Evolving Connections
The Local Palate|Summer 2023
Food hubs in the Southeast are expanding to serve changing community needs
MARGARET LITTMAN
Evolving Connections

in 2022, GrowFood Carolina, one of South Carolina's leading food hubs, expanded into a new operating space with a test kitchen in hopes of teaching a new generation how to cook with the fresh food they provide. In its 12 years in existence, the Charleston-based nonprofit has returned more than $10 million to farmers in rural communities in the state, about 80 percent of its sales revenue. Today, GrowFood works with more than 120 farmers in the state.

Food hubs aren't new, of course. Like GrowFood, many have been around for more than a decade, during a period that was fertile for the launching of these types of organizations. In recent years many models and missions have evolved from solely offering aggregation and distribution to looking at even more ways of getting local and regional foods into shoppers' kitchens.
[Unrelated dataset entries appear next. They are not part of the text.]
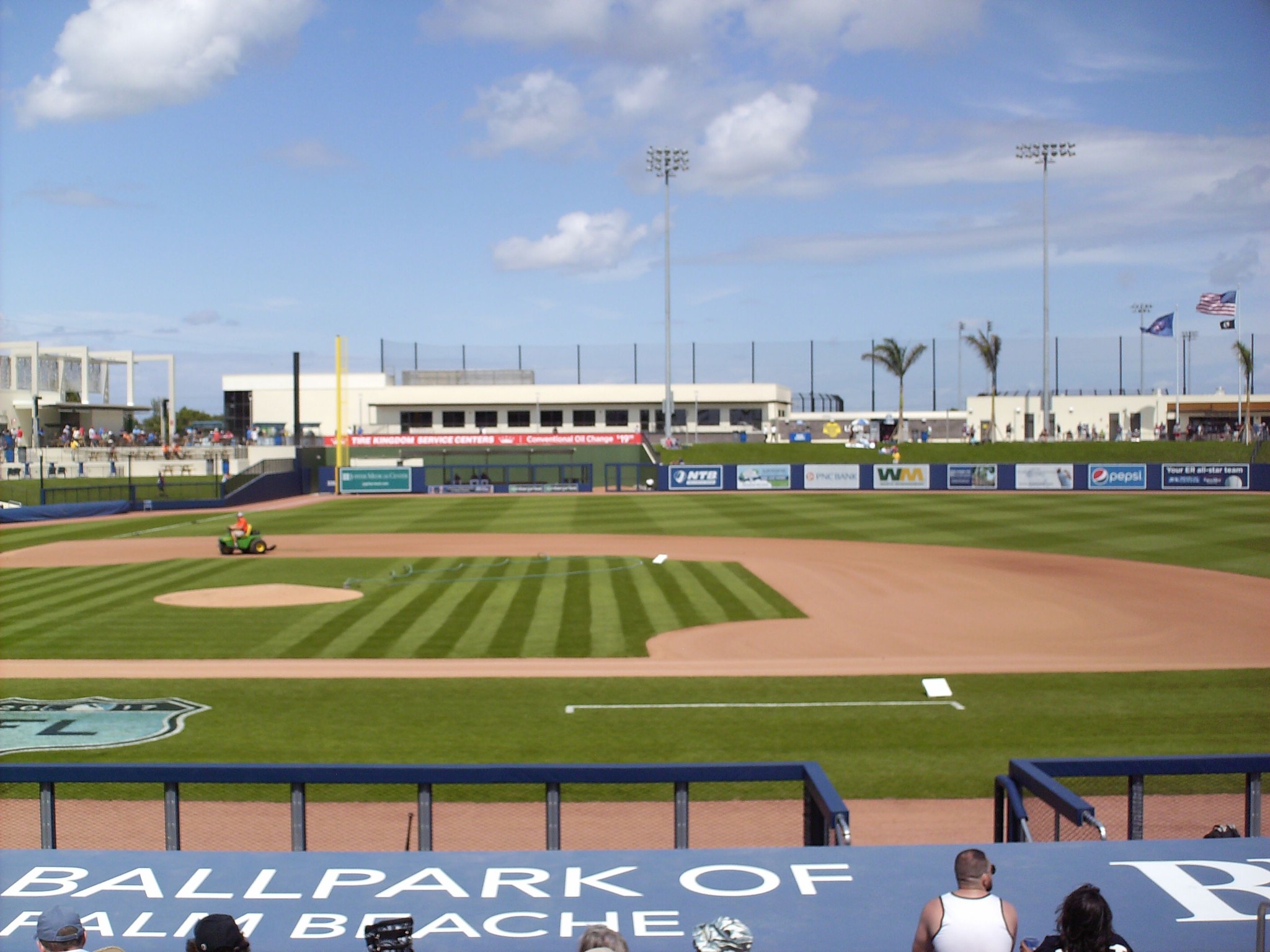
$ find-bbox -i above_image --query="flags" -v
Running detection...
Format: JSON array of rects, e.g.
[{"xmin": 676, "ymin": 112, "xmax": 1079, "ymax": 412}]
[
  {"xmin": 1197, "ymin": 290, "xmax": 1238, "ymax": 329},
  {"xmin": 1140, "ymin": 311, "xmax": 1176, "ymax": 337}
]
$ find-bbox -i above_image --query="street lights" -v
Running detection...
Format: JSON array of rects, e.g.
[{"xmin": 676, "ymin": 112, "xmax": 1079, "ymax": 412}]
[
  {"xmin": 645, "ymin": 147, "xmax": 691, "ymax": 446},
  {"xmin": 1016, "ymin": 140, "xmax": 1075, "ymax": 441}
]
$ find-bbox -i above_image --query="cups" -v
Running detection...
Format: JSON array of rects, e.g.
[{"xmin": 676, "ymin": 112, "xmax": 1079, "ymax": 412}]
[{"xmin": 1024, "ymin": 937, "xmax": 1040, "ymax": 951}]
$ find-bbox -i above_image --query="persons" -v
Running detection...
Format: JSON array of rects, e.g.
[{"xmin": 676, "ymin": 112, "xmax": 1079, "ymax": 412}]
[
  {"xmin": 913, "ymin": 848, "xmax": 1018, "ymax": 952},
  {"xmin": 1019, "ymin": 884, "xmax": 1133, "ymax": 952},
  {"xmin": 762, "ymin": 422, "xmax": 777, "ymax": 443},
  {"xmin": 668, "ymin": 456, "xmax": 685, "ymax": 465},
  {"xmin": 581, "ymin": 925, "xmax": 629, "ymax": 952},
  {"xmin": 692, "ymin": 916, "xmax": 754, "ymax": 952},
  {"xmin": 0, "ymin": 424, "xmax": 282, "ymax": 462},
  {"xmin": 229, "ymin": 512, "xmax": 247, "ymax": 554},
  {"xmin": 347, "ymin": 424, "xmax": 363, "ymax": 436},
  {"xmin": 892, "ymin": 446, "xmax": 900, "ymax": 464},
  {"xmin": 186, "ymin": 914, "xmax": 249, "ymax": 952},
  {"xmin": 666, "ymin": 436, "xmax": 681, "ymax": 450},
  {"xmin": 33, "ymin": 905, "xmax": 88, "ymax": 952},
  {"xmin": 920, "ymin": 419, "xmax": 1268, "ymax": 442},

The United States Department of Agriculture (USDA) defines a food hub as "a business or organization that actively manages the aggregation, distribution, and marketing of source-identified food products, primarily from local and regional producers to strengthen their ability to satisfy wholesale, retail, and institutional demand." This broad definition is primarily used for applying for grants and is not a regulatory definition.

"What makes a food hub special rather than a conventional wholesaler is the value that we put on relationships," says Anthony Mirisciotta, general manager of GrowFood Carolina.